→ **PASSAGE SHOWN**:
"""

As MWCNT prefers to locate in PS, we can infer that there is a lower change of Gibbs free energy of mixing (ΔG_m) for the case when MWCNT localizes in PS (see Fig. 4b). This is due to the lower energy penalty for PS–MWCNT contacts or interaction (g_PS–MWCNT) than PP–MWCNT contacts (g_PP–MWCNT). Thus, the system prefers to be in a state where MWCNT is localized in PS. The most energetically favourable state for the system is the one with three separate layers: (Fig. 4b, ΔG₃ on right). This may be achieved in the case of true thermodynamic equilibrium, but due to the viscosity of polymers and the mixing procedure, the PS and PP phases form droplet-like or co-continuous morphologies that are stable over decades or more. During mixing, the MWCNT has the chance to migrate from one phase to the other phase as new interphases are formed. So, as the interphase is created, if MWCNTs are near the interphase, they are repelled by PP molecules towards the PS phase, and PS phase pulls MWCNTs due to the preferential PS/MWCNT interactions.

3.3 Morphology development during mixing in internal batch mixer

3.3.1 SEM observations. The first three minutes of mixing correspond to the neat blends morphology development as no MWCNTs were added to the system in this phase. Fig. S4† displays the morphology development of neat system from 5 min to 18 min. In the blend PP:PS/10 : 90 (Fig. 5a–c), PP (minor phase) morphology evolved to droplets from the breakup of sheet structures, threads and ribbons, which is in accord with the literature.^67–69 On the other hand, in the blend PP:PS/30 : 70 (Fig. 6a–c), PP (minor phase) did not break up in droplets, instead formed a continuous phase, or major phase, as observed in Fig. 6c.

"""

→ **DATA EXTRACT**:
"""

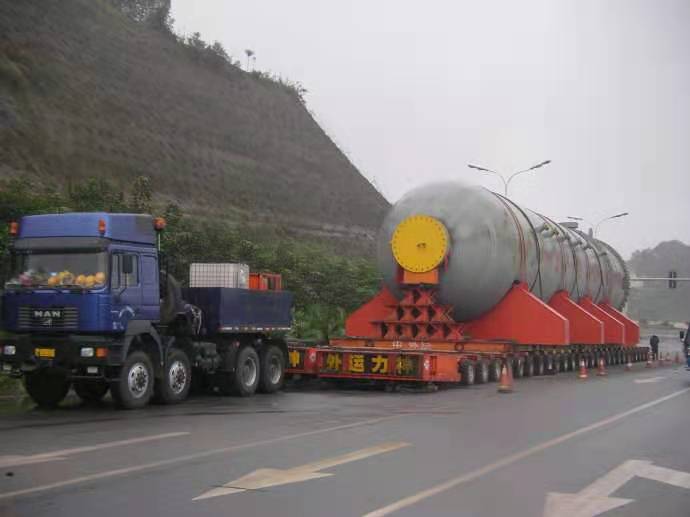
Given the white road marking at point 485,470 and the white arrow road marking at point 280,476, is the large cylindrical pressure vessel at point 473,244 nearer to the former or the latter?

"""

→ **WHAT YOU ARE ASKED TO DO**:
Answer these questions from the passage on carbon nanotubes in polymer blends:
1. In which phase does MWCNT prefer to locate?
2. What do the first three minutes of mixing correspond to?
3. In the PP:PS/30 : 70 blend, what did the PP minor phase form instead of breaking up into droplets?

→ **RESULT**:
1. PS.
2. The development of the neat blend's morphology, since no MWCNTs had been added yet.
3. A continuous phase, or major phase.